United States Bankruptcy Court, Northern District of Georgia
Jan 5, 2024
No. 21-52013-LRC (Bankr. N.D. Ga. Jan. 5, 2024)

Opinion

21-52013-LRC Adversary Proceeding 21-05066-LRC

01-05-2024

IN RE: BRENT CANN AND MEGAN CANN, Debtors. v. BRENT CANN, Defendant. KAPITUS SERVICING, INC. as authorized servicing provider for Kapitus, LLC, Plaintiff,


CHAPTER 11

ORDER

LISA RITCHEY CRAIG, U.S. BANKRUPTCY COURT JUDGE.

Before the Court is the Motion for Leave to File Amended Answer (Doc. 76, the "Motion"), filed by Brent Cann ("Defendant"), and the Response to Defendant's Motion for Leave to File Amended Answer (Doc. 76, the "Response"), filed by Kapitus Servicing, Inc. ("Plaintiff").
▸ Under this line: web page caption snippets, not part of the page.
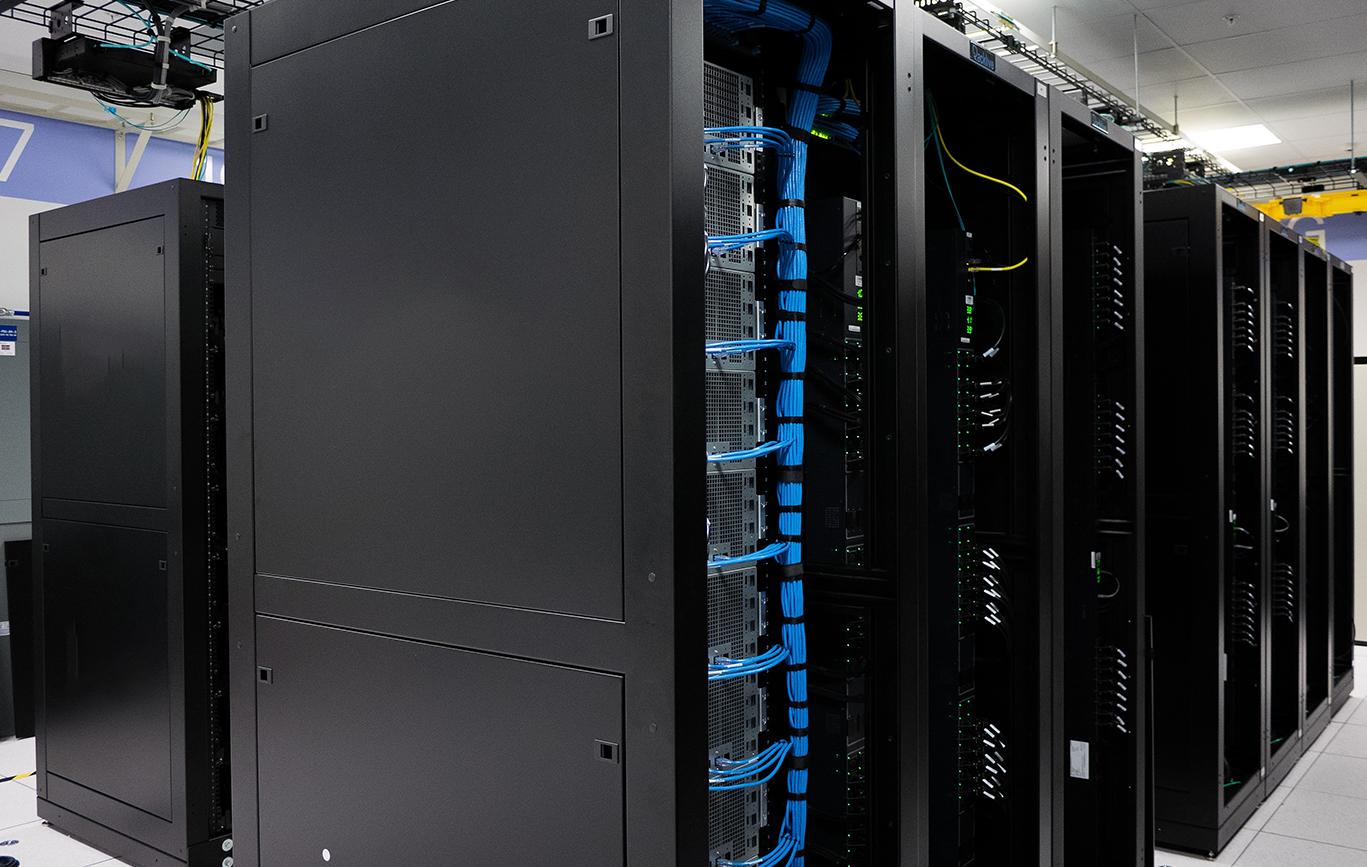 Full Rack Hosting @ Web Werks Data Centers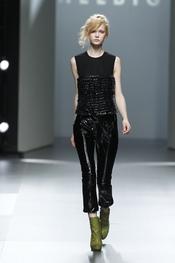 Pantalón pesquero de charol. Teresa Helbig O/I 2011-12. Cibeles Madrid Fashion Week
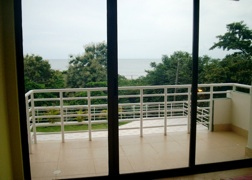 Gorgona Ocean Front fully furnished direct ocean view condo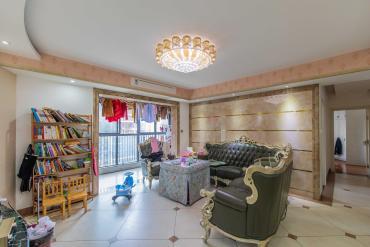 華潤鳳凰城二期  4室2廳2衛    170.0萬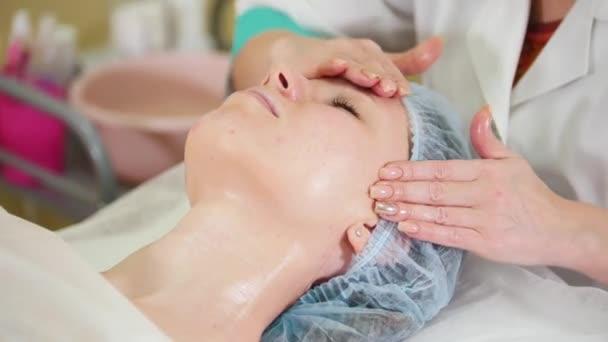 Ein Gesicht-Massage-Behandlung in Kosmetik-Klinik. Sanfte Gesichtsmassage
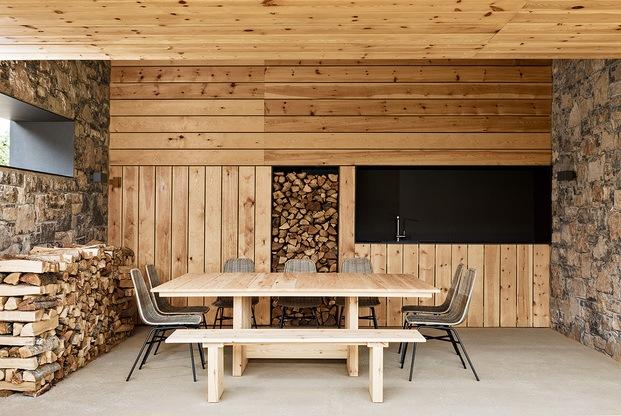 Casa en La Cerdanya. Porche de madera con leña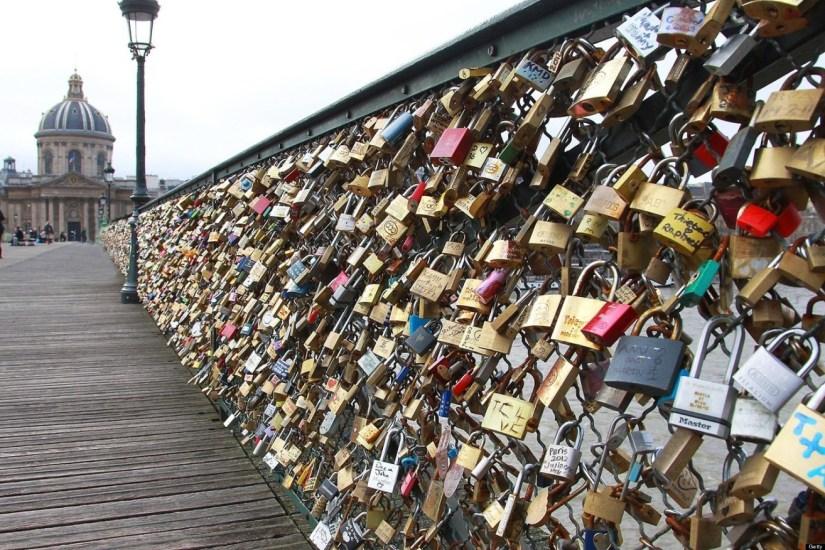 Problem lovelocks in France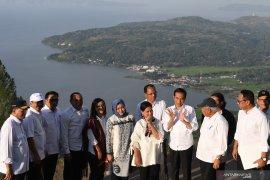 Jokowi ke Sumut hingga analisis Dewi Fortuna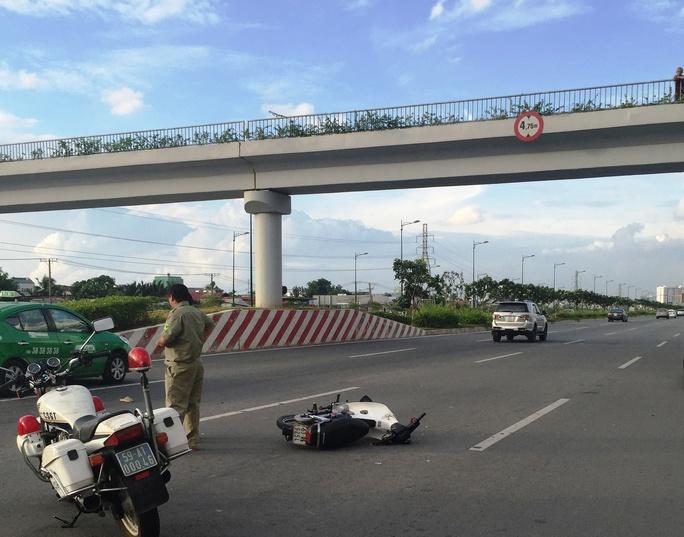 Chiếc xe máy gây tai nạn nằm chỏng chơ tại hiện trường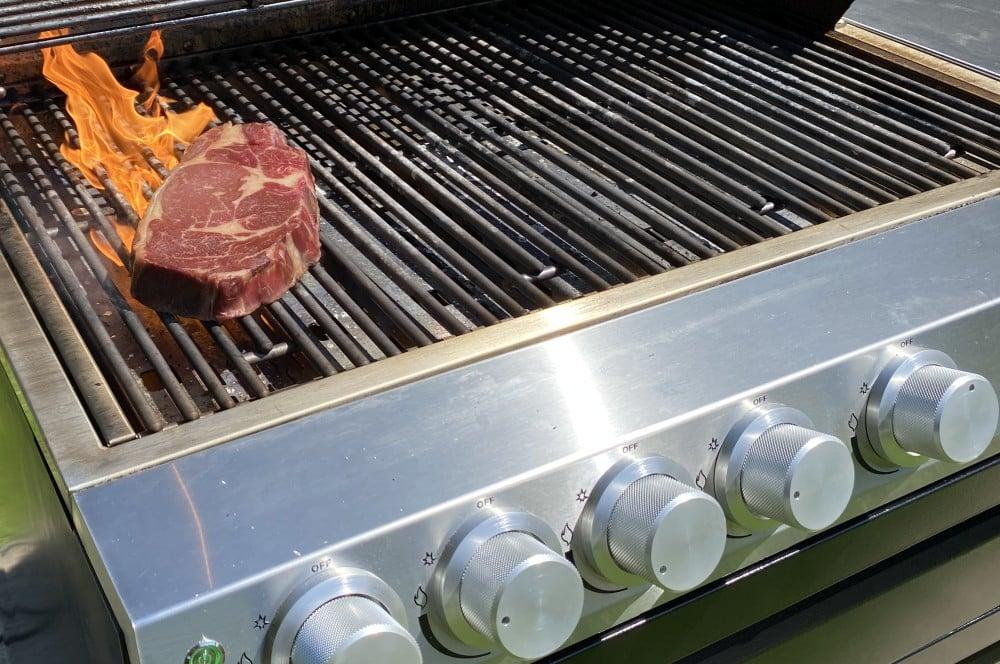 Das erste Steak auf Ottos Gasgrill G32 otto wilde gasgrill g32-Otto Wilde Gasgrill G32 Connected 15-Otto Wilde Gasgrill G32 im Test – Der innovativste Gasgrill des Jahres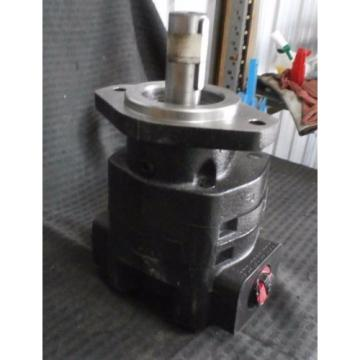 NEW PARKER COMMERCIAL HYDRAULIC MOTOR , #323-9210-205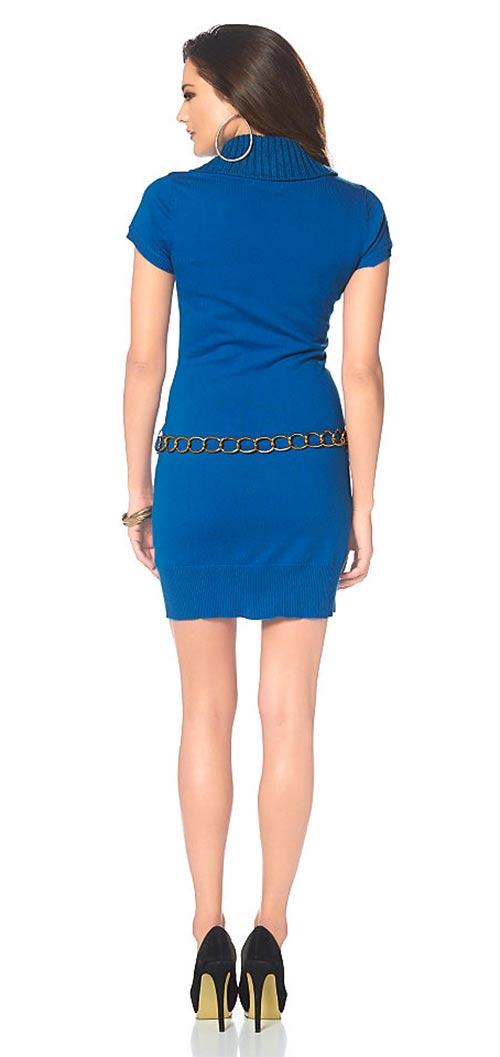 Úpletové modré šaty se zlatým opaskem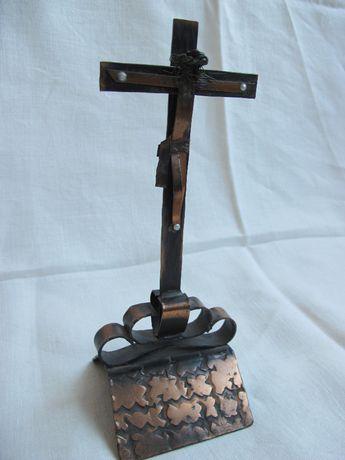 Pasyjka Krucyfiks Krzyż z Jezusem miedź miedziany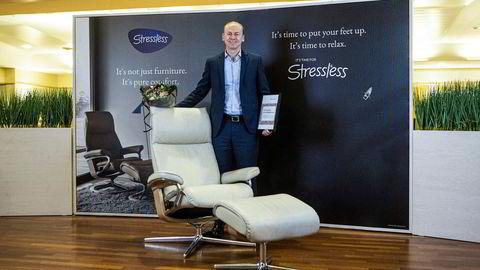 Tok en sjanse og ble belønnet: Konsernsjef Roger Lunde bak en stol fra Stressless-merkevaren, som står for brorparten av inntektene til Ekornes.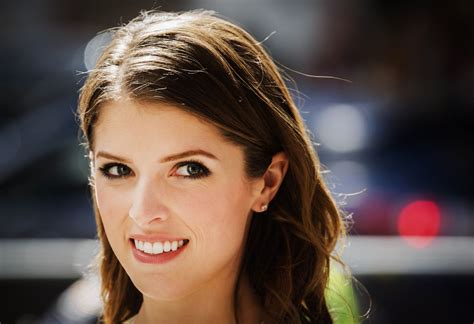 anna kendrick   threw  diamond earrings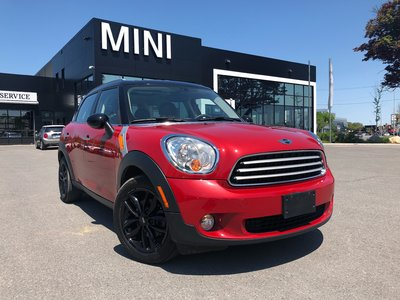 2014 MINI Cooper Countryman STEAL PRICE PANO RED ON BLACK HEATED SEATS VERY low KM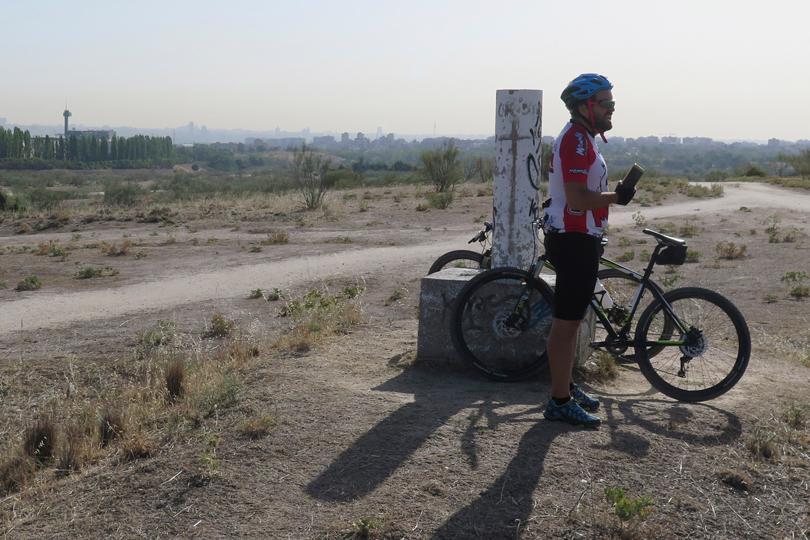 Vértice geodésico cota 700 metros en el entorno de Cuatro Vientos (Madrid)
On March 11, 2021, Defendant and his wife filed a voluntary petition under Subchapter V of Chapter 11 of the Bankruptcy Code. (Bankr. Case No. 21-52013-LRC, Doc. 1). On June 23, 2021, Plaintiff filed a complaint (the "Complaint") to determine that the debt owed to it by Defendant is nondischargeable under 11 U.S.C. §§ 523(a)(2), (a)(4) and (a)(6). Defendant filed his answer to the Complaint on July 21, 2021. Thereafter, the parties consented to the entry of a scheduling order, which the parties amended multiple times by agreement. (Doc. 6, the "Scheduling Order"). In accordance with the Scheduling Order, as amended, the deadline for Defendant to file a motion to amend his answer expired on or about May 28, 2023. See Docs. 6, 13, 23, 28, 32, 36, 47, 50, 53, 56, 60. Plaintiff filed a motion for partial summary judgment on October 16, 2023, and on the same date, Defendant filed the Motion.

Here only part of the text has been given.